The webinar ran between 8:30 and about 9:30. If things follow the usual pattern there will be audio and slides available from this link in due course.
I will let people listen for themselves if they want to understand all the details.
At a high level I came away with the following impressions from the reports I have heard.
1. The key issue is around 5 CDA Implementation Guides for such clinical documents as clinical letters, referrals and so on which are faulty and need to be revised and made ‘error free’.
2. There are some major issues between NEHTA and DoHA which are causing all sorts of problems and it is felt that unless things are got back on track fast there is an existential threat to the whole program.
3. Those who were building to the (old) specifications are pretty grumpy.
4. Astonishingly the CDA specifications were not tested via a ‘CDA Validation Program’ to ensure it was correct. Pretty basic stuff. The suggestion was made was that this was all due to the haste to meet various political deadlines
5. The documentation that shows what has been done to attest to the clinical safety of the specification releases is just not available. It has been developed but no one can know what is says. Struth!
6. There is a lot of unhappiness about the way the press knew what was going on with the problems before those actually involved in the program. NEHTA's media management really messed this up it would seem!
6. There is a lot of unhappiness about the way the press knew what was going on with the problems before those actually involved in the program. NEHTA's media management really messed this up it would seem!
I leave it to readers to assess the chances of anything good coming from this program anytime soon!
David.
7 comments:
A clarification is required: the latest versions of the CDA implementation guides in question have been removed from http://vendors.nehta.gov.au to have minor errors fixed, and to have all the derived "implementation collateral" brought up to date (schemas, generated code, CCA tests, etc).
The earlier versions of the same CDA IGs are still available at http://www.nehta.gov.au/vendors, and it is the projects based on this that have been paused. The key issue is that there were multiple released versions of the specifications, not interoperable with each other.
3. Those who were building to the (old) specifications are pretty grumpy.
They may be grumpy, that is understandable. We have to assume however they were being paid for all of their time and effort and therefore in no way financially disadvantaged simply because their client was at fault.
We all encounter stupid clients from time to time and it is annoying and frustrating - the key to survival is to ensure all the costs of the stupidity are borne by the client.
Unfortunately the Feb 1 7:01PM analysis is a bit simplistic. Getting remunerated at a below market rate for your time to work on development that your customers -- from who you extract profit (ie revenue that amounts to more than your time is worth) -- are not asking for leaves you very much out of pocket and distracted from core business.
Also there is a massive power imbalance in the negotiation between government and the small businesses that are the Australian eHealth sector....you can't just fire this particular client as they have PIP trump cards up their sleeve and appear quite willing to trash private enterprise in the pursuit of their uninformed view of what Australia needs. The fact that they pinch pennies when paying the really important players in ehealth yet throw many times more money over their shoulders to impotent divisions, fund toxic ex-NEHTA and ex-Division staffers to startup in competition to the existing market participants just makes the whole process more unpalatable.
All this is exactly why you do not throw $467M at standards that don't exist, so cannot be possibly proven as they are yet to be born via a "Tiger Team"
These people are obviously not spending their own hard earned money and have no experience whatsoever in the domain they are supposedly managing.
This should be a national scandal, it is a disgrace. In the process they are smothering people and organisations that have actually been delivering solid results on a shoestring budget.
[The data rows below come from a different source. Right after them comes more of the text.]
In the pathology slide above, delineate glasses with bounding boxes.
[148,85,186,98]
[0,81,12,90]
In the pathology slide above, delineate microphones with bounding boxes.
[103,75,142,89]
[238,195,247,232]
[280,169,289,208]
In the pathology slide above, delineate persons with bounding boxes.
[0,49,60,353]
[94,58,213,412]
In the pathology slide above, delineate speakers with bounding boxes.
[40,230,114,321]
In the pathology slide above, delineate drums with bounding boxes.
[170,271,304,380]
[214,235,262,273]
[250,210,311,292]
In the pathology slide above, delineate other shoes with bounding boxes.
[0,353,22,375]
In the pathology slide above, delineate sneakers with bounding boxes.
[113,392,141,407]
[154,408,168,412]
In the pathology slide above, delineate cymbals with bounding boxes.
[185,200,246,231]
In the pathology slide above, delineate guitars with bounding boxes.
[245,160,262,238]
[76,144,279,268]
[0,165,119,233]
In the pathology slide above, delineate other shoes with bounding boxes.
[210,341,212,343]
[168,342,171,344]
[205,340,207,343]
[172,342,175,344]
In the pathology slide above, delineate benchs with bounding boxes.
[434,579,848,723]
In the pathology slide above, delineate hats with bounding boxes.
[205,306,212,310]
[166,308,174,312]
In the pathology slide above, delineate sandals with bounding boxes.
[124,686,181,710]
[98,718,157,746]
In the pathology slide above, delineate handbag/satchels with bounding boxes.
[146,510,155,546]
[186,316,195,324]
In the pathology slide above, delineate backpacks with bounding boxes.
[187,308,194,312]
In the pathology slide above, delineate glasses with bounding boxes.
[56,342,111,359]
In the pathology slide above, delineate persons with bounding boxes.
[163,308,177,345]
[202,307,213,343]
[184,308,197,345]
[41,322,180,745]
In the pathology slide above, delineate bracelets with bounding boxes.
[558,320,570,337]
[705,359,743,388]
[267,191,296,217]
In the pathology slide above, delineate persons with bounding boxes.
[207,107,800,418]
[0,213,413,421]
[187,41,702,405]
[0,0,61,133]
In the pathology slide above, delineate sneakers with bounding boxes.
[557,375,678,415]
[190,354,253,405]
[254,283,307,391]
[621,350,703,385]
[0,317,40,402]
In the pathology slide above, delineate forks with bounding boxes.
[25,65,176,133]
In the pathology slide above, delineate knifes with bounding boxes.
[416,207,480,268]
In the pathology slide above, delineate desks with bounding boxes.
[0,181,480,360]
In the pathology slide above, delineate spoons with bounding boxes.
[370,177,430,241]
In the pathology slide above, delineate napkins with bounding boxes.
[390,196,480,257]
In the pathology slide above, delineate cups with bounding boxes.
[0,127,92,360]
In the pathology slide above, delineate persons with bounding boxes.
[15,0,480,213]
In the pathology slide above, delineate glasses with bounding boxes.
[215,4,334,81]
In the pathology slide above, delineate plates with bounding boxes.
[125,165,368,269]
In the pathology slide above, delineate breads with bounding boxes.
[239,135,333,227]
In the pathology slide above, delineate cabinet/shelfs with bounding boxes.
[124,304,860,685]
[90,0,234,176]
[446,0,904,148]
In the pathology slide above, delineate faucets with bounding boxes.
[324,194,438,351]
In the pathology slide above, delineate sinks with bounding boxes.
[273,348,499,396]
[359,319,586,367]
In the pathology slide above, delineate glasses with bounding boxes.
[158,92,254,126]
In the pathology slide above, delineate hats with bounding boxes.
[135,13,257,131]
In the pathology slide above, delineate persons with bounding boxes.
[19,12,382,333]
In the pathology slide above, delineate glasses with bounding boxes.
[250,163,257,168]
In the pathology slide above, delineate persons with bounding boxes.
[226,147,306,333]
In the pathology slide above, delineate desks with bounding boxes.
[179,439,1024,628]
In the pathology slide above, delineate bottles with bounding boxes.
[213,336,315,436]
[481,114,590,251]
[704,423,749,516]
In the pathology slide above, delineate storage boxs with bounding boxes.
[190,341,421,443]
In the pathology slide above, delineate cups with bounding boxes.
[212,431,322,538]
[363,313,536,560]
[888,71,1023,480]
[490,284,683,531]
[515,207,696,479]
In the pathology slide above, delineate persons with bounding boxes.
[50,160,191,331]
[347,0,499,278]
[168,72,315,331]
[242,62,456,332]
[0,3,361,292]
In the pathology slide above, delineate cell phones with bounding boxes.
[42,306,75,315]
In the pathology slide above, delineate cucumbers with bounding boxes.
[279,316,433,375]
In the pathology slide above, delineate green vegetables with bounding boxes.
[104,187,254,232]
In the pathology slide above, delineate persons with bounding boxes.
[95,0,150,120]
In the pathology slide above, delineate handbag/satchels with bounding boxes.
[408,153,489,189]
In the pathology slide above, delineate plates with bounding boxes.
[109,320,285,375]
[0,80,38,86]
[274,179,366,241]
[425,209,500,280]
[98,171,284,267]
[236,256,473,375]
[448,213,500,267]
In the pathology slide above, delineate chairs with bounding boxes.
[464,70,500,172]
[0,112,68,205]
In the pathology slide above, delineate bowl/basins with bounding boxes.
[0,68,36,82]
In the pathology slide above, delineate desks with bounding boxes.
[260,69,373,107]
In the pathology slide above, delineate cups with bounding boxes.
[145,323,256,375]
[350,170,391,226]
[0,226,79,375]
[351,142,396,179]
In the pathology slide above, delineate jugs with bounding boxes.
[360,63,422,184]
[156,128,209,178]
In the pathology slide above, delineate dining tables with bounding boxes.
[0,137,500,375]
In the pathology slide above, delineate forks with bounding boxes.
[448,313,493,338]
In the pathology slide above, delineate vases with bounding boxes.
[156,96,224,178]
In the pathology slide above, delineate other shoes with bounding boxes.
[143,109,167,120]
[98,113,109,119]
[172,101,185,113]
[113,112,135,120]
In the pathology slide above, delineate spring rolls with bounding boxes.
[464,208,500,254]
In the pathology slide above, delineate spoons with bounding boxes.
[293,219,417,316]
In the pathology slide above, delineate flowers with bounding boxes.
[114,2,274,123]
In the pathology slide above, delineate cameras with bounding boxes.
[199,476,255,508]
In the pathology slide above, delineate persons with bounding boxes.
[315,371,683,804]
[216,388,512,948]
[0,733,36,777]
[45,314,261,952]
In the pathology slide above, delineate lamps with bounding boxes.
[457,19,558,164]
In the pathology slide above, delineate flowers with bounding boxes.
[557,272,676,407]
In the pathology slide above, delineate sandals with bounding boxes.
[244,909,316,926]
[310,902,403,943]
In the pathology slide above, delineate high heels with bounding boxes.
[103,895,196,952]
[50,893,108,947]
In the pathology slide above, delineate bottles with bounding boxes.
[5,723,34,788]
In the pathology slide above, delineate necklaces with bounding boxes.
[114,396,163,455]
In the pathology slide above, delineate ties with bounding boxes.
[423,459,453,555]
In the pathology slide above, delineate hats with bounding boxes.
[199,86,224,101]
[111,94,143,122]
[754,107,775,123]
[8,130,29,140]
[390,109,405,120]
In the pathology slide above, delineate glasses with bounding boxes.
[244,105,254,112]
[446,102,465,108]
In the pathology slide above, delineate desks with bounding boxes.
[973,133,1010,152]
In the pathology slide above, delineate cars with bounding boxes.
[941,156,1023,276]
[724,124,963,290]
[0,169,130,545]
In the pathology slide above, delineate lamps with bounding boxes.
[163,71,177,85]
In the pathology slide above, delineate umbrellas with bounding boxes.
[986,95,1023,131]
The Nehta Hollow men know they had the money and have been very smug and arrogant, and the pitchforks are being sharpened... There will be little sympathy for them in the eHealth community.
If incompatibility between versions of the CDA standard presents a risk at this stage, what plans and procedures are in place to ensure safe backwards compatibility when (not if) the standard is next updated?
Oee would hope that those plans and procedures have been tested...
Us developers are grumpy not just because the specs have changed. It is also because we will again being squeezed on our time frames. We are expected to deliver something yesterday on which we have not even a stable spec until the day after tomorrow, if it is delivered on time.
I cant understand why the implementations area in NEHTA allowed specifications to be released into vendor hands without co-existence testing, they are supposed to know the market configuration surely? Or is that PCeHR and DOHA's role - confused.